* EXCERPT *
By Conor Byrne
A tract published in 1347 entitled The III Consideracions Right Necesserye to the Good Governaunce of a Prince was of the opinion that a queen should ‘have good and due regarde to suche thinge as toucheth the profyte and the honeure of hir lord and hir self.’ The queen should obtain her husband’s consent before she took in hand ‘greet maters’, for her primary duty was to ‘bere reverence and oneure’ to her husband ‘at all tymes.’ It can be argued that the fourteenth-century consorts Philippa of Hainault and Anne of Bohemia, wives to Edward III and Richard IIrespectively, were successful in heeding and responding to the expectation put forward in The III Consideracions. Intercession and motherhood were central to this conceptualisation of what it meant to be a successful queen consort in late medieval England. The Game and Playe of the Chesse, William Caxton’s 1474 translation of the thirteenth-century work authored by Jacobus de Cessolis, noted that the queen ‘ought to be chaste, wyse, of honest peple / well manerd and not curious in nourisshynge of her children’ and in temperament, she should be ‘tymerous and shamefast.’ To be a successful consort, then, was to be virtuous, chaste, polite and modest; she was responsible for providing heirs to safeguard the continuation of her husband’s dynasty, and to prevent the outbreak of dynastic and political conflict that could accompany a disputed succession.
The turbulent circumstances of her husband’s accession to the throne in 1327 presented a challenge to Edward III’s consort, Philippa of Hainault, whom he married in 1328. Her forty-year tenure as consort, however, was undoubtedly a success according to contemporary expectations of the queen’s responsibilities and duties, as outlined above. While Queenship in England is concerned with the nine women that occupied the position of queen between 1308 and 1485, I am interested in asking broader questions related more specifically to the office, or institution, which these women occupied, and which is often neglected in favour of the personal details associated with each incumbent. In relation to Philippa, we need to question the situation in which English queenship found itself in by 1328. Philippa’s predecessor and mother-in-law, the indomitable Isabella of France, had succeeded in her coup that culminated in Edward II’s deposition, because of her striking conformity to contemporary understandings of the queen’s role, which were clearly associated with gender expectations and the culture of honour in which queenship was embedded. This conformity ensured
the support of Edward’s political enemies and made possible his deposition. Whether or not he was ultimately murdered in 1327, as is traditionally argued, Isabella had demonstrated the possibilities available to a consort to exercise public power at a time when the queen’s ability to do so was highly circumscribed, and when she chiefly did so through informal – or ‘private’ – means.
Philippa, therefore, did not necessarily find herself in a straightforward position when she became England’s queen in 1328. The ambiguity of the situation facing her is perhaps most strikingly demonstrated by the fact that she was not crowned until the spring of 1330. This ritual, which legitimated the queen’s position and celebrated the ruling dynasty, was usually scheduled to take place immediately after the royal wedding, but in Philippa’s case it was delayed. The lack of clarity concerning Philippa’s role, and more broadly speaking the institution of queenship, was further demonstrated in the fact that no-one was officially designated regent for the young king during his minority between February 1327 and November 1330. However, the role was effectively taken on by his mother and Philippa’s predecessor, Isabella of France. Philippa, then, had more or less been relegated to the sidelines by her mother-in-law, because Isabella’s actions arguably demonstrated her continuing wish to act, and to be seen, as queen. The delay in arranging Philippa’s coronation, quite plausibly, was a result of Isabella’s unwillingness to cede queenship to her.

* TASK REQUIREMENTS *
**A.** According to the essay on late medieval English queenship, when was Philippa of Hainault crowned?
**B.** Write the next paragraph of the essay on Philippa of Hainault and English queenship.
The lines after this essay come from a separate source.

* SOURCE MATERIAL *

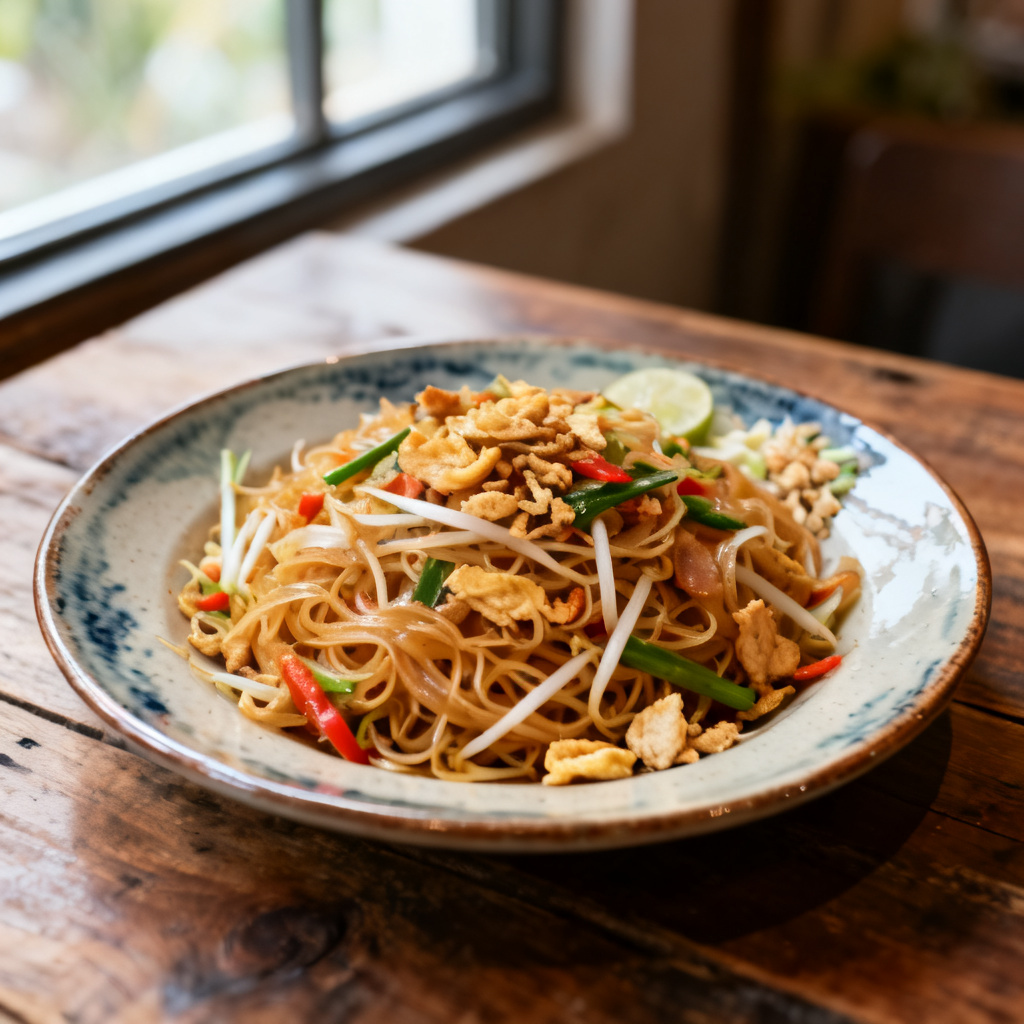 Pad Thai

* RESPONSE LIST *
**A.** She was not crowned until the spring of 1330.

**B.**
It was not an auspicious start to Philippa’s queenship, but her tenure, ending in 1369, was marked by notable successes that ultimately restored dignity – one could even, with caution, say normality – to the office of queenship. Early on, Philippa appears to have prioritised the role of intercessor, which was a shrewd political move on her behalf given the widespread discontent that had enveloped England during the final years of Edward II’s reign and the minority of Edward III as a result of unpopular political, financial and diplomatic policies. In the summer of 1331, a year after her coronation, the pope wrote to the queen thanking her for her conduct towards her mother-in-law, and beseeched her to restore ‘the good fame’ of Isabella, whose reputation had been somewhat tarnished during the regency. In her intercessory activities, there is evidence that Philippa exerted influence and was determined to redress perceived injustices. In 1350, she wrote to the chancellor requesting a commission of enquiry into the over-taxation of her tenants at Havering atte Bower, a property traditionally assigned to the queens of England. She also wrote to her attorney John de Edington instructing him to refrain from executing writs against those indebted to her, until she and her council had determined their ability to pay. In exercising influence in her household management, and in interceding for those who found themselves in a difficult situation – including her mother-in-law – Philippa conformed to contemporary expectations of queenship and how the incumbent was expected to make use of her resources and influence associated with the office in a manner that redounded to the ‘oneure’ of her husband.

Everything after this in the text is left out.